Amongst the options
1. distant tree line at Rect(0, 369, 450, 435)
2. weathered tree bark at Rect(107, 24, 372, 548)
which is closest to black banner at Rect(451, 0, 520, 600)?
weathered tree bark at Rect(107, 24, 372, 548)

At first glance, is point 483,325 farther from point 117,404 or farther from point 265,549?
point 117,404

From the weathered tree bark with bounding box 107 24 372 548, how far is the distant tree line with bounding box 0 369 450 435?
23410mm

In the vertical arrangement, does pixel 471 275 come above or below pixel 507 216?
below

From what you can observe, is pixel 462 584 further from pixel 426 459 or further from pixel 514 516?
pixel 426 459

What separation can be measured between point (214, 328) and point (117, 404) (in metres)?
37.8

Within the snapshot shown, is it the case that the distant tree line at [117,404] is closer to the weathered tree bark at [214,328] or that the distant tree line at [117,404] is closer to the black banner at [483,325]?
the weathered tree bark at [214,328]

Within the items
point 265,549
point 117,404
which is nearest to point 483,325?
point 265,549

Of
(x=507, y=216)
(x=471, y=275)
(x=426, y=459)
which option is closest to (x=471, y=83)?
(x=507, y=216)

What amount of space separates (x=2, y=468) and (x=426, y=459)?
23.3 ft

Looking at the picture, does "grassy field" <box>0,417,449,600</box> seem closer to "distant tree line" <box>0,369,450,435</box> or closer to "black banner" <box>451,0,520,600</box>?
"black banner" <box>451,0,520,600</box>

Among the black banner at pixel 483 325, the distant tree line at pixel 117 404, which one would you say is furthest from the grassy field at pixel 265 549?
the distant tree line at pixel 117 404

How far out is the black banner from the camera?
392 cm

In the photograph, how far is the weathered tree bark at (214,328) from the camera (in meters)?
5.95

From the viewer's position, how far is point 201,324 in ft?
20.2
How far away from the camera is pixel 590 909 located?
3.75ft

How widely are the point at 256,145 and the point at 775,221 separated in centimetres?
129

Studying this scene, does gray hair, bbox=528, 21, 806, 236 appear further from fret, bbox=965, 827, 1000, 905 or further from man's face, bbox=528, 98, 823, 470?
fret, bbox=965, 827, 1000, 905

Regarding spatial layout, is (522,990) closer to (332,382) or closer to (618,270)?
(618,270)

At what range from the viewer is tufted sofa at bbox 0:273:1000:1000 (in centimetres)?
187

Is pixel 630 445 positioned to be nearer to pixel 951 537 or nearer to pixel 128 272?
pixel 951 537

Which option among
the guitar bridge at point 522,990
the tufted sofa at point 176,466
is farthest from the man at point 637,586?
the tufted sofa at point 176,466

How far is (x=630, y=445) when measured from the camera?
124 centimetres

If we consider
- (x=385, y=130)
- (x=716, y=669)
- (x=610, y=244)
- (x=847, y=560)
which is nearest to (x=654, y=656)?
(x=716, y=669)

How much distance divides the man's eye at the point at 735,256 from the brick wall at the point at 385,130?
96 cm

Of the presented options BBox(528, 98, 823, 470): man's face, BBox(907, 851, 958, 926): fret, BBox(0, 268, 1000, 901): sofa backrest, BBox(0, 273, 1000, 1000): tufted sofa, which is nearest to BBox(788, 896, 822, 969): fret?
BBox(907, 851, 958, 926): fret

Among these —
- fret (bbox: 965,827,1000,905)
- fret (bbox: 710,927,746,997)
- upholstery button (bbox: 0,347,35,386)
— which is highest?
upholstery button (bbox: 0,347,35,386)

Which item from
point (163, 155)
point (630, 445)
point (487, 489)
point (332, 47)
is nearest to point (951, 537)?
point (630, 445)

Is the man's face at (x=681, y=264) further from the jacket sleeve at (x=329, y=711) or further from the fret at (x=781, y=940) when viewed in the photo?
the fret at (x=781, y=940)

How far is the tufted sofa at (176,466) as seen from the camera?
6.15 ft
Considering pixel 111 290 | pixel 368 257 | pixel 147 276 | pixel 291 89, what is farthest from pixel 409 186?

= = =

> [Problem description]: Reproduce each line verbatim.

> [Written solution]:
Amongst the options
1. distant tree line at Rect(0, 369, 450, 435)
2. weathered tree bark at Rect(107, 24, 372, 548)
which is closest to black banner at Rect(451, 0, 520, 600)?
weathered tree bark at Rect(107, 24, 372, 548)

At first glance, is point 483,325 farther from point 117,404 or farther from point 265,549?
point 117,404

From the weathered tree bark with bounding box 107 24 372 548, how far is the distant tree line with bounding box 0 369 450 435?
23410mm

In the vertical arrangement, does pixel 471 275 come above or below pixel 507 216?
below

From what you can observe, is pixel 462 584 further from pixel 426 459 or further from pixel 514 516?
pixel 426 459

What separation can be measured between point (214, 328) and point (117, 404) (in metres)?
37.8

Within the snapshot shown, is it the case that the distant tree line at [117,404] is closer to the weathered tree bark at [214,328] or that the distant tree line at [117,404] is closer to the black banner at [483,325]?
the weathered tree bark at [214,328]

Within the items
point 265,549
point 117,404
which is nearest to point 483,325?
point 265,549

Of
(x=507, y=216)
(x=471, y=275)
(x=426, y=459)
which option is closest to (x=471, y=83)?
(x=507, y=216)

What amount of space separates (x=2, y=468) and (x=426, y=459)?
23.3 ft

Looking at the picture, does "grassy field" <box>0,417,449,600</box> seem closer to "distant tree line" <box>0,369,450,435</box> or closer to "black banner" <box>451,0,520,600</box>?
"black banner" <box>451,0,520,600</box>

Among the black banner at pixel 483 325, the distant tree line at pixel 117 404, which one would you say is furthest from the grassy field at pixel 265 549?
the distant tree line at pixel 117 404

How far out is the black banner from the camera?
392 cm

In the photograph, how far is the weathered tree bark at (214,328) from the camera (in meters)?
5.95

From the viewer's position, how far is point 201,324 in ft?
20.2
How far away from the camera is pixel 590 909 located?
3.75ft

How widely are the point at 256,145 and the point at 775,221 separated in centimetres?
129

Studying this scene, does gray hair, bbox=528, 21, 806, 236 appear further from fret, bbox=965, 827, 1000, 905 or further from man's face, bbox=528, 98, 823, 470?
fret, bbox=965, 827, 1000, 905

Regarding spatial layout, is (522,990) closer to (332,382) or closer to (618,270)?
(618,270)

At what range from the viewer is tufted sofa at bbox 0:273:1000:1000 (in centimetres)?
187

Is pixel 630 445 positioned to be nearer to pixel 951 537 or nearer to pixel 128 272?
pixel 951 537

Which option among
the guitar bridge at point 522,990
the tufted sofa at point 176,466
is farthest from the man at point 637,586?
the tufted sofa at point 176,466

How far is (x=630, y=445) when measured from the camera?
124 centimetres

If we consider
- (x=385, y=130)
- (x=716, y=669)
- (x=610, y=244)
- (x=847, y=560)
which is nearest to (x=654, y=656)?
(x=716, y=669)

How much distance divides the man's eye at the point at 735,256 from the brick wall at the point at 385,130?
96 cm

Of the presented options BBox(528, 98, 823, 470): man's face, BBox(907, 851, 958, 926): fret, BBox(0, 268, 1000, 901): sofa backrest, BBox(0, 273, 1000, 1000): tufted sofa, which is nearest to BBox(788, 896, 822, 969): fret?
BBox(907, 851, 958, 926): fret

Among these —
- fret (bbox: 965,827,1000,905)
- fret (bbox: 710,927,746,997)
- upholstery button (bbox: 0,347,35,386)
— which is highest?
upholstery button (bbox: 0,347,35,386)

Which item from
point (163, 155)
point (630, 445)
point (487, 489)
point (332, 47)
is nearest to point (951, 537)?
point (630, 445)

Is the man's face at (x=681, y=264) further from the jacket sleeve at (x=329, y=711) or further from the fret at (x=781, y=940) when viewed in the photo?
the fret at (x=781, y=940)

How far is the tufted sofa at (176,466) as seen from the camera?
6.15 ft
Considering pixel 111 290 | pixel 368 257 | pixel 147 276 | pixel 291 89, what is farthest from pixel 409 186?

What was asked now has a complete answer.